Sarà introdotta una supertassa per i SUV nel tentativo incomprensibile di colpire le categorie più ricche solamente in funzione del fatto che viaggino su un fuoristrada anziché in coupè o sullo station wagon. Per pareggiare il conto saranno esentati dal pagamento del bollo di circolazione per 5 anni coloro che dal primo gennaio 2007 acquisteranno un’auto euro4. Un provvedimento di falso spirito ecologico volto da un lato a favorire il monopolista italiano delle automobili, dall’altro a penalizzare le categorie meno abbienti che oltre al danno consistente nel non potersi permettere di cambiare l’auto, subiranno anche la beffa di pagare un balzello dal quale i redditi più alti (sempre che non incorrano nell’errore di acquistare un SUV) saranno esentati.

Il pubblico impiego è oggetto di feroci singolar tenzoni fra le varie parti dello stesso governo e le organizzazioni sindacali.
Le risorse destinate al rinnovo dei contratti allignano ancora nell’imponderabile mentre sembra sarà preso per buono l’assurto in virtù del quale sarà possibile assumere un lavoratore ogni 5 effettivi che per pensionamento o altro usciranno dal lavoro. Una condizione che porta automaticamente a riflettere sulle prospettive di occupazione che s’intendono dare ai giovani in questo paese.

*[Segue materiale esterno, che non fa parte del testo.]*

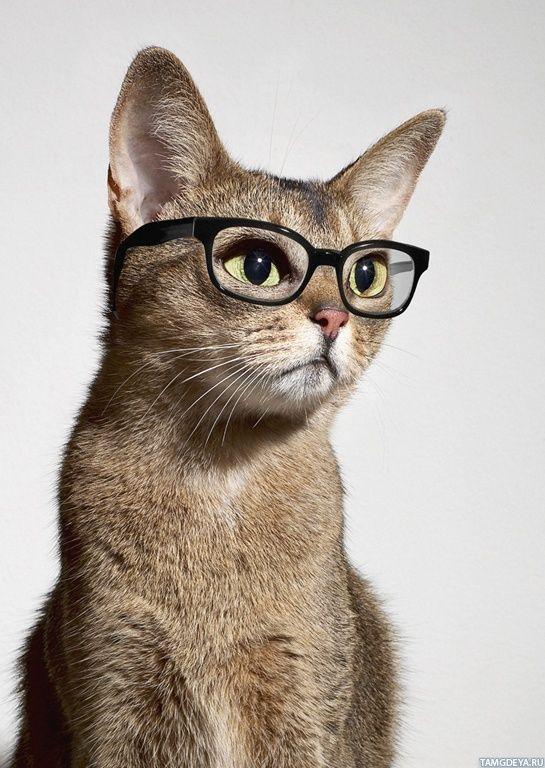 Картинки кошки в очках на аву
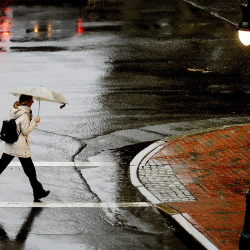 NOV. 17, 2014: A pedestrian walks along Congress Street in Portland under the protection of her umbrella on a rainy Monday afternoon in November.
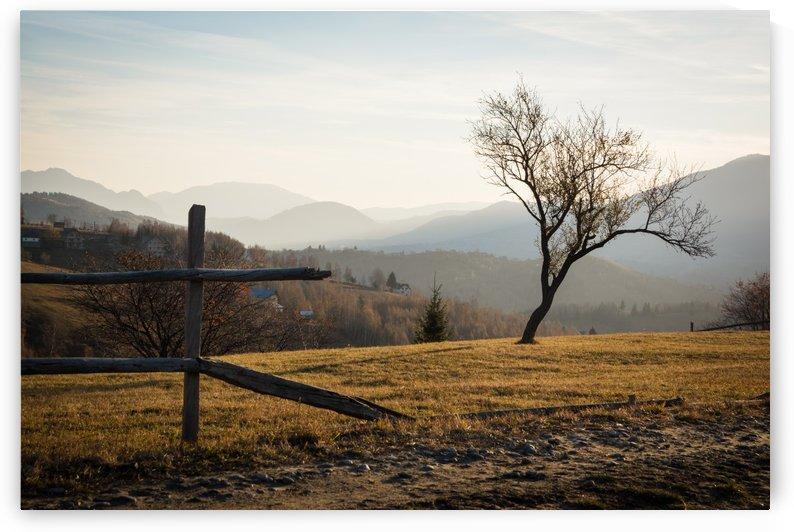 Rural Dream Landscape by Claudia Tudosie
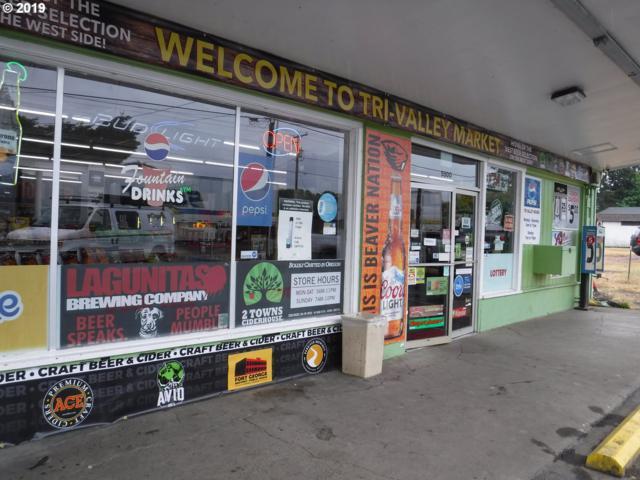 5500 SW Phillomath Blvd, Corvallis, OR 97330 (MLS #19231704) :: Fox Real Estate Group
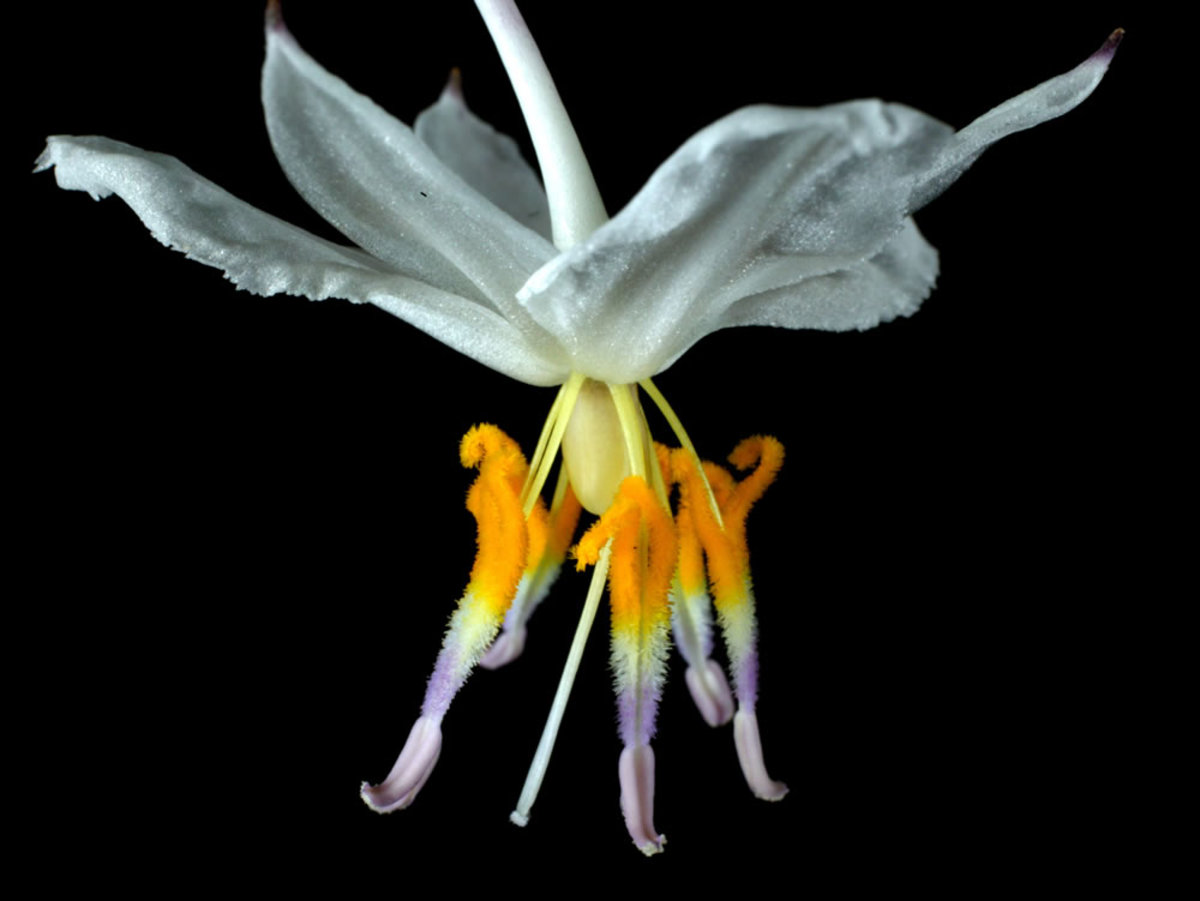 Staminate dominance-Showy Anthers-more attractive than petals?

Sarà riproposta la (spesso ventilata dal governo Berlusconi) polizza obbligatoria per i danni dovuti a calamità naturali. Un provvedimento finalizzato a preservare lo Stato da grandi esborsi in caso di terremoti, alluvioni ed altre catastrofi il cui costo ricadrà inevitabilmente sulle spalle dei cittadini proprietari di un immobile (la stragrande maggioranza degli italiani) con un peso inversamente proporzionale alla loro capacità di reddito.